March 15, 2013

Fallas and Valencia, Before the Storm...

"Senyor pirotècnic, pot començar la mascletà!!!"
—Traditional statement by the fallera mayor to commence the daily mascletà
Awesome way to weave Valencia landmarks into Fallas ninot:
Torres de Serranos, Oceanografic, Miguelete, Agora, Basilica.
Today is la plantà, the official start to Fallas! Today the fireworks really start and the festival really takes off. But in truth, for locals, Fallas has been well under way for a while. Today I'm going to post some of the pre-festivity highlights, in part because they give you a glimpse of things to come... but also because —Confession!— I won't be here for Fallas this year! Yep, that's right. In what is also a time-honoured Valencian tradition, I'm leaving town. Much of Valencia runs away retreats from the chaos of crowds these four plus days, and also takes advantage of the Valencia-unique holiday to do some offseason-priced tourism when others can't.

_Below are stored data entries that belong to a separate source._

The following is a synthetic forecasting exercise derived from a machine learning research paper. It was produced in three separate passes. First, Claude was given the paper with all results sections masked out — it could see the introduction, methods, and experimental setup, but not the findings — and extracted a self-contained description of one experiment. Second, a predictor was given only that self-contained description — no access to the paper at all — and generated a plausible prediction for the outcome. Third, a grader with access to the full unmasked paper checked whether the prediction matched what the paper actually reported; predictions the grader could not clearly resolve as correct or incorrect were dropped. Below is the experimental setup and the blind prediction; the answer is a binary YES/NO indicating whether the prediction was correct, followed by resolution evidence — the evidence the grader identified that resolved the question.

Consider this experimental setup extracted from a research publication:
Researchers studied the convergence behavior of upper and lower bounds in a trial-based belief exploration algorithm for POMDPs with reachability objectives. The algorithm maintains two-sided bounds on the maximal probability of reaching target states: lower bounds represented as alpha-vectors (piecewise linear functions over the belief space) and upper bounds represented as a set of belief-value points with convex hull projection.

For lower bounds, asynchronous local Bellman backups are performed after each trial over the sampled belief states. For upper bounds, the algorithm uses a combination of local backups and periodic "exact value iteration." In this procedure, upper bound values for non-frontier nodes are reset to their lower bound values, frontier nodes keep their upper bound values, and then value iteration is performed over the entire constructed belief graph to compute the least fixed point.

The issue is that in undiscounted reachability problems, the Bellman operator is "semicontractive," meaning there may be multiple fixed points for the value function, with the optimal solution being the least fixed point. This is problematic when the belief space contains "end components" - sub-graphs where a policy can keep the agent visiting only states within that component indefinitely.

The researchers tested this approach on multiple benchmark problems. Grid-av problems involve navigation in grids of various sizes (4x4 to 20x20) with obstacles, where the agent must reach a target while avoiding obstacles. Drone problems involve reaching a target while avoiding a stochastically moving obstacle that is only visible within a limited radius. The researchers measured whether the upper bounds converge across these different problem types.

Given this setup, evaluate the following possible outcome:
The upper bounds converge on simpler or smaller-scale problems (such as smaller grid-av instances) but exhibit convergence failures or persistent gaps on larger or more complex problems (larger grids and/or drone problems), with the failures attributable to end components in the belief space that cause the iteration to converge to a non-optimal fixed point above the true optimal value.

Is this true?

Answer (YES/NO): NO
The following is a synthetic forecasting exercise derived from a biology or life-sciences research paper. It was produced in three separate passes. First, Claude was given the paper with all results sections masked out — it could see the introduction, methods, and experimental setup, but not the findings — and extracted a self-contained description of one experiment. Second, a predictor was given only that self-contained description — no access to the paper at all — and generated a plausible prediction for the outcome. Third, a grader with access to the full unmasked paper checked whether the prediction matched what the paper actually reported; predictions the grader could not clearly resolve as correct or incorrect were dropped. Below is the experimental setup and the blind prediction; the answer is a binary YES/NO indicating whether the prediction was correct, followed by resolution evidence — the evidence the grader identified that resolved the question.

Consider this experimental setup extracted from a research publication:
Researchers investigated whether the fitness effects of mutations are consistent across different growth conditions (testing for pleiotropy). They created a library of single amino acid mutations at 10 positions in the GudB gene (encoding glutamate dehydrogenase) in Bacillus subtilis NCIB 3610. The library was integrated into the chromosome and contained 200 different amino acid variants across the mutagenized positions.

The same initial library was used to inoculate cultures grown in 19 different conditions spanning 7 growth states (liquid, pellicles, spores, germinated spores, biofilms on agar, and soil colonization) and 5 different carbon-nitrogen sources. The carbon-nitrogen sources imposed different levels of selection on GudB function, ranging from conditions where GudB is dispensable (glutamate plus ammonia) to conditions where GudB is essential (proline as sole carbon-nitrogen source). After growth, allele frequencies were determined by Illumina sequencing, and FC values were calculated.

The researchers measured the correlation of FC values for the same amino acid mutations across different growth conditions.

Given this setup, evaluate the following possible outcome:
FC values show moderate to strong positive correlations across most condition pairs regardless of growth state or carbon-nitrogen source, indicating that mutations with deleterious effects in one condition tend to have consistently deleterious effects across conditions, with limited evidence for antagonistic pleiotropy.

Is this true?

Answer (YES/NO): NO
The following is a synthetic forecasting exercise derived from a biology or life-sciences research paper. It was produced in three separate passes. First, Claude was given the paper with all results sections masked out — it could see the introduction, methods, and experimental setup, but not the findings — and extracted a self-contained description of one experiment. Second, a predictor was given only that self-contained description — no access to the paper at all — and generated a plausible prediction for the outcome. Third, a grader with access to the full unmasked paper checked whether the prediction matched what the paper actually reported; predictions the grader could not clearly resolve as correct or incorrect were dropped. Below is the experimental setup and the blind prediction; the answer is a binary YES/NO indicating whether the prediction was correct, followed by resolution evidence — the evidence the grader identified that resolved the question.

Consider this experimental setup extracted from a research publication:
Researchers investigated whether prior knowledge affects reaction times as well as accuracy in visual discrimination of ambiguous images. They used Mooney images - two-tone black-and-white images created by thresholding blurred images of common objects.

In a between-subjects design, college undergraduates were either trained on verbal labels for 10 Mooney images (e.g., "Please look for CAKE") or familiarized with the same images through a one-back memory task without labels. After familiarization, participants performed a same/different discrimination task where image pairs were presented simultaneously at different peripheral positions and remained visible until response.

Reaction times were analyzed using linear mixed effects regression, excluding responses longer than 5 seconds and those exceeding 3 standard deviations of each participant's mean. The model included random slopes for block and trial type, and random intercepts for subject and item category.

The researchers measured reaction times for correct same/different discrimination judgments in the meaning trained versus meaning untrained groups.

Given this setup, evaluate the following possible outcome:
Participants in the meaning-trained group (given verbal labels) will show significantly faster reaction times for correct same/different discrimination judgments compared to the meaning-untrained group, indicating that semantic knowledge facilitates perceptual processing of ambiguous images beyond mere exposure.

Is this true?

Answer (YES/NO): YES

Don't get me wrong. I LOVE Fallas! But my wife and I have an agreement that we do Fallas every-other-year. That way she doesn't burn out (and maybe so that I don't either). Last year I did Fallas, so this year we're doing... Sevilla! ¡Olé!

Don't worry! A visiting American student at my institute has
agreed to write up and cover Fallas 2013 for me. So stay tuned!

Not planning to do Fallas this year has meant I could focus on the pre-festive events, an not have to save up my energy. Here I give you the highlights from: the Exposición de Ninots, the various mascletàs I've gone to –remember they start on March 1st, and happen everyday, so we've already had 2+ weeks of them–, and the work by fallas artists to put up the giant fallas, which now take weeks days to be assembled out on the streets where they'll be on display.

Lots of fun to be had around Valencia, though this week Valencia is not its normal self.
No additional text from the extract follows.